Even if I am convinced that I remained in New York for at least two winters before I did look elsewhere, actually.

And even if one surely does not have to be mad in the least, in being drawn to the grave of one's only child.

So that when one truly comes down to it perhaps I was only partly mad.

Or mad only part of the time.

And able to understand that Lucien would have been almost twenty by then at any rate, and so well on his way to becoming a stranger.

Well, or perhaps not yet quite twenty.

And perhaps not at all on his way to becoming a stranger.

There being certain things that one will never ever know, and can never ever even guess at.

Such as why I spilled gasoline all over his old room on that very next morning, for that matter.

After turning my shoes upside down, naturally, in case of scorpions, even though there could no longer have been any scorpions.

And then watched the image of the smoke rising and rising in my rearview mirror as I drove and drove again.

Across the wide Mississippi.

And yet never once having given a solitary thought to the cat we had called simply Cat at that time either, I do not believe.

Even alone in that empty house where so many memories died hard.

Although come to think about it I do not believe I ever once gave that cat a thought when I had the other cat that I could not decide upon a name for as well, actually.

Which is assuredly a curious thing to have done.

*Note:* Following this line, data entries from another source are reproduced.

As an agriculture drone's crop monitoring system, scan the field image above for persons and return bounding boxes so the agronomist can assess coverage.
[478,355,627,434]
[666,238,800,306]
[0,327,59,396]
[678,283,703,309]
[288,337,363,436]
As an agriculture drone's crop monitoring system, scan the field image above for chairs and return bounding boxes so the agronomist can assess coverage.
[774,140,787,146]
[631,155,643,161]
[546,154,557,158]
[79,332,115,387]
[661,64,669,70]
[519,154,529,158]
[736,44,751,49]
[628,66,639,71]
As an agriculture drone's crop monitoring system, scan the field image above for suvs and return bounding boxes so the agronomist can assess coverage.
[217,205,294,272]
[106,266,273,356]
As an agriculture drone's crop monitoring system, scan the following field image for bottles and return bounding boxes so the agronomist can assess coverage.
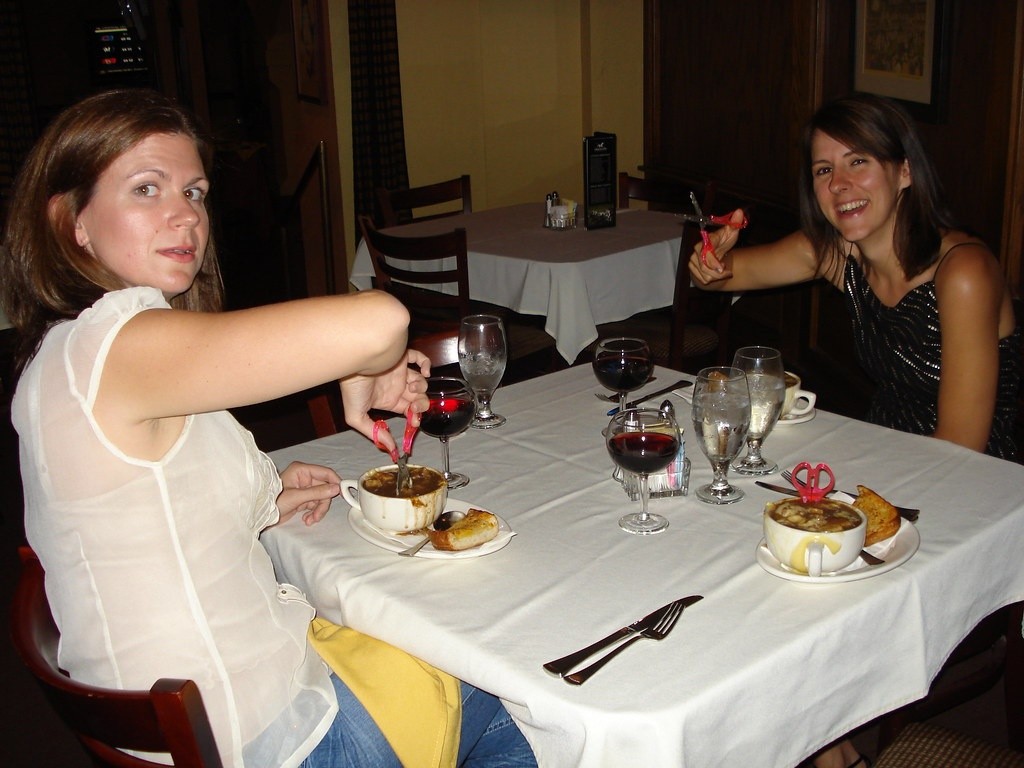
[612,410,639,482]
[544,192,562,226]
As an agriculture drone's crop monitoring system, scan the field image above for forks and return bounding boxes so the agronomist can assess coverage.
[595,377,657,402]
[566,602,685,685]
[781,471,921,515]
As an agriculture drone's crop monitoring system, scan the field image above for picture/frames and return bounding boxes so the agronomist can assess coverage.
[288,0,330,107]
[847,0,955,127]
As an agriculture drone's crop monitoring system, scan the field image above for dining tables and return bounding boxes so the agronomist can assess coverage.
[258,362,1024,768]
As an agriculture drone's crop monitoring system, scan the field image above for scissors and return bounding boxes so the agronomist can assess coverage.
[673,191,749,271]
[791,463,835,506]
[374,402,423,493]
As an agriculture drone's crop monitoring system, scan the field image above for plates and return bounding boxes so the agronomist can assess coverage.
[774,398,816,426]
[757,516,919,582]
[348,498,511,559]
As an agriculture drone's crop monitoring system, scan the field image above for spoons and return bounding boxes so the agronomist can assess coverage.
[398,511,465,556]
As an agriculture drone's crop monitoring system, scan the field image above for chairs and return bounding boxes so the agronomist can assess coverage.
[876,300,1024,757]
[303,309,509,437]
[379,173,472,229]
[868,719,1024,768]
[618,171,720,216]
[6,538,223,768]
[582,190,745,373]
[356,214,554,386]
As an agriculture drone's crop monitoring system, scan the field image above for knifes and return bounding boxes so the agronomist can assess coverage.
[608,379,693,417]
[543,595,704,678]
[755,481,919,523]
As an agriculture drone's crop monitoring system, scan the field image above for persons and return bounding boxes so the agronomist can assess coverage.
[0,89,539,768]
[689,90,1024,768]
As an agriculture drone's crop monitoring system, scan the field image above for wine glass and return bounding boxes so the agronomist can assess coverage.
[690,366,752,505]
[459,315,507,431]
[729,345,783,475]
[420,377,477,489]
[605,407,680,535]
[592,336,652,437]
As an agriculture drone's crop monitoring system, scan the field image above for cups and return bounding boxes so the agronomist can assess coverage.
[339,464,447,532]
[739,372,814,417]
[765,497,868,577]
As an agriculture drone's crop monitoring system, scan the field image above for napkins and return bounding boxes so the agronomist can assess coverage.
[363,519,517,559]
[829,489,910,572]
[672,384,696,405]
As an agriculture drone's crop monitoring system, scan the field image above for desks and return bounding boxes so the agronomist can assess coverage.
[348,201,696,366]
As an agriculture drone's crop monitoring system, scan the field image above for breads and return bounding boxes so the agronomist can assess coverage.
[704,371,730,393]
[427,508,499,552]
[852,485,901,548]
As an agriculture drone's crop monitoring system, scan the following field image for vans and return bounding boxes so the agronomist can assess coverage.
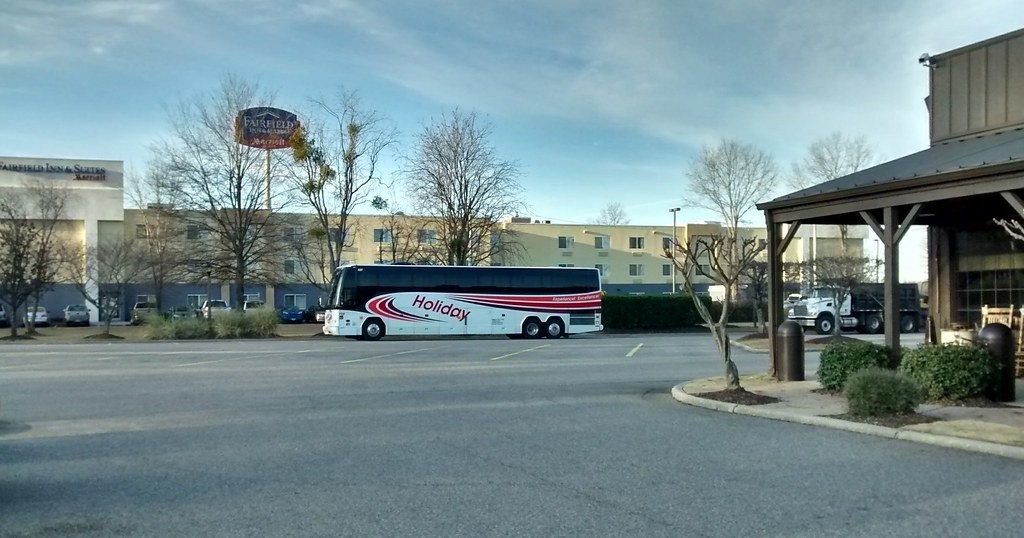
[242,299,266,312]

Or rather not to have done.

Which is to say to have not remembered that one's little boy had once not been able to decide upon a name for a cat while finding one's self in the very process of not being able to decide upon a name for a cat of one's own.

Well, perhaps it was not so curious.

There being surely as many things one would prefer never to remember as there are those one would wish to, of course.

Such as how drunk Adam had gotten on that weekend, for instance, and so did not even think to call for a doctor until far too late.

Well, or why one was not there at the house one's self, those same few days.

Being young one sometimes does terrible things.

Even if life does go on, of course.

Although when I say does go on, I should really be saying did go, naturally.

Having doubtless let any number of similar mistakes in tenses slip by before this, it now strikes me.

So that on any occasion at all when I have made such generalizations as if in the present they ought to have been in the past.

Obviously.

And even if it was nobody's fault that Lucien died after all.

Although probably I did leave out this part before, about having taken lovers when I was still Adam's wife.

Even if one forgets whether one's husband had become drunk because one had done that, or if one had done that because one's husband had become drunk.

Doubtless it may have been a good deal of both, on the other hand.

Most things generally being, a good deal of both.

And none of what I have just written having been what really happened in either event.

Since both of us were there, that weekend.

And could do nothing about anything, was all.

Because they move, too, Pasteur kept telling people.

Except later to make even more out of such guilts as one already possessed, of course.

And life did go on.

Even if one sometimes appeared to spend much of it looking in and out of windows.

Or with nobody paying attention to a word one ever said.

Although one continued to take still other lovers, naturally.

And then to separate from other lovers.

Leaves having blown in, or fluffy Cottonwood seeds.

Or then again one sometimes merely fucked, too, with whomever.